The Garden Room

It started with the scent of orange blossoms.

Not real ones, Azélie was sure. But something about the party space—a greenhouse turned event loft, warm with filtered light and tropical leaves—smelled like citrus and earth and sweat. Soft music wound through the air like vines, and the crowd inside moved in quiet, magnetic orbits.

Milo stood at her side, sipping a fizzy lavender drink, his other hand resting low on her back. They were the kind of couple people noticed without meaning to—gentle with each other, tuned in, yet never possessive. Their love was weathered in the best way: soft at the edges, burnished by time.

They’d played before, but this night felt different.

“Look over there,” Milo whispered, chin tilted subtly.

Azélie followed his gaze and saw her.

The woman had curls like a halo, loose and wild, a moon-white dress clinging to her body like it had grown there. She leaned against a tall potted fern, laughing at something a man beside her said—but when she looked up and caught Azélie’s gaze, the sound in the room seemed to fall away.

Azélie smiled without thinking.

She didn’t break the look.

A few minutes later, the woman made her way over—alone. Her name was Rae. Her voice was low and soft, the kind that made you lean in without realizing. She complimented Azélie’s earrings, and then Milo’s hands, and then asked, simply:

“Would you dance with me?”

Azélie glanced at Milo. His nod was full of fire.

She took Rae’s hand.

The music in the back room was different—no lyrics, just rhythm, low and pulsing. Rae pressed in close. Their bodies moved without choreography, hips brushing, hands finding each other’s waists. Rae’s scent was warm, like musk and sun.

When Rae leaned in to kiss her, Azélie opened without hesitation.

Her lips were soft. Searching. When Rae bit lightly at Azélie’s lower lip, she gasped—and felt another hand at her back. Milo had followed, standing behind her now, heat radiating off his chest. His fingers traced along Azélie’s spine as he kissed her shoulder, grounding her between them.

It became a slow tangle.

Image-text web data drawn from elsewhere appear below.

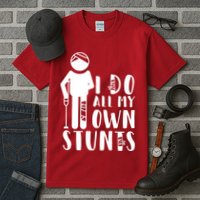 I Do All My Own Stunts Stick Figure Tall T-Shirt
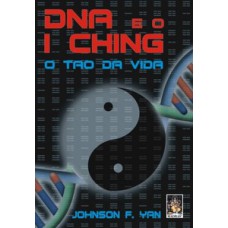 Dna E O I Ching: O Tao Da Vida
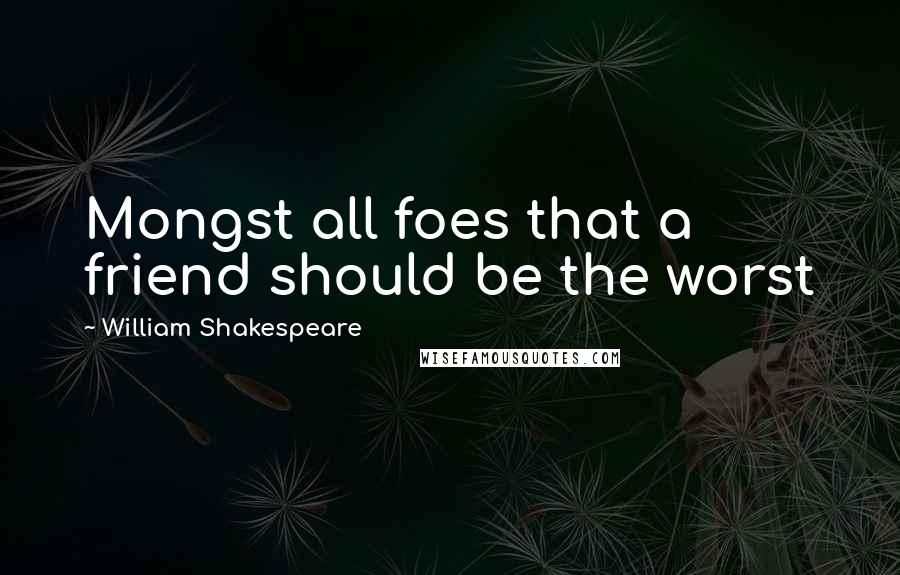 William Shakespeare Quotes: Mongst all foes that a friend should be the worst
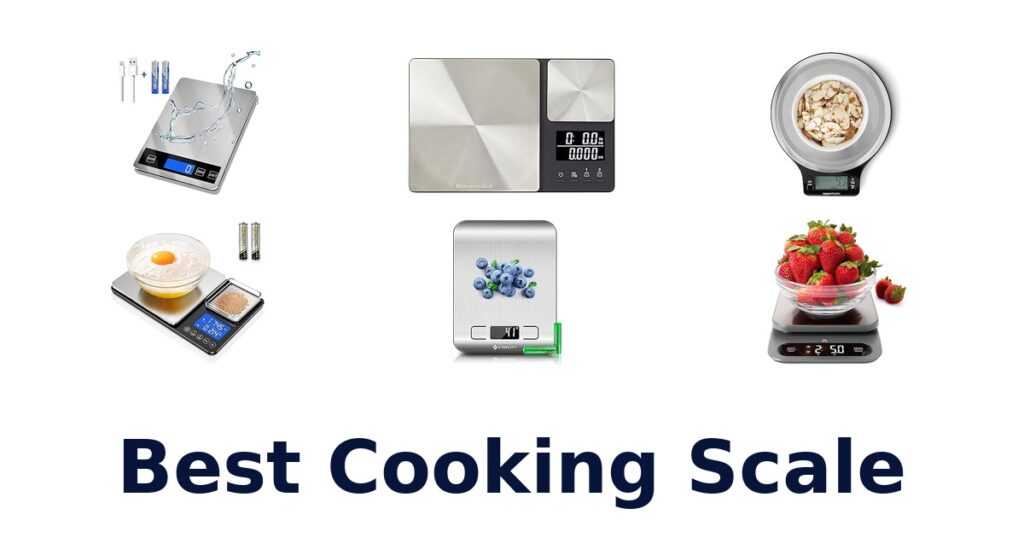 BEST Cooking Scales: Top 10 Precision Picks best cooking scale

Rae pulled Azélie against her, while Milo’s hands moved down her sides, reverent. Azélie melted. Her body swayed between them—Rae’s mouth on her neck, Milo’s breath in her ear.

Consent passed between them in murmurs. Touch. Eye contact.

Then: soft fabric sliding off. The brush of bare skin. A low sigh. Azélie on her back on a velvet chaise, Rae between her thighs, Milo kissing her mouth as she arched into pleasure that bloomed like a flower opening to heat.

They took their time. Rae’s fingers moved like she’d studied Azélie’s body for years. Milo held her hand, kissed her palm, murmured her name like a blessing. Azélie let go. Completely. And when Rae came up to kiss her again, slow and smiling, their lips pressed together like a promise.

Later, the three of them lay on cushions under the leaves, the sky visible through the glass roof above them.

No one said anything for a long while. No one needed to.

Azélie curled between Rae and Milo, listening to their breath, their stillness.

The night was soft. The world was open. And her heart felt more full than it ever had.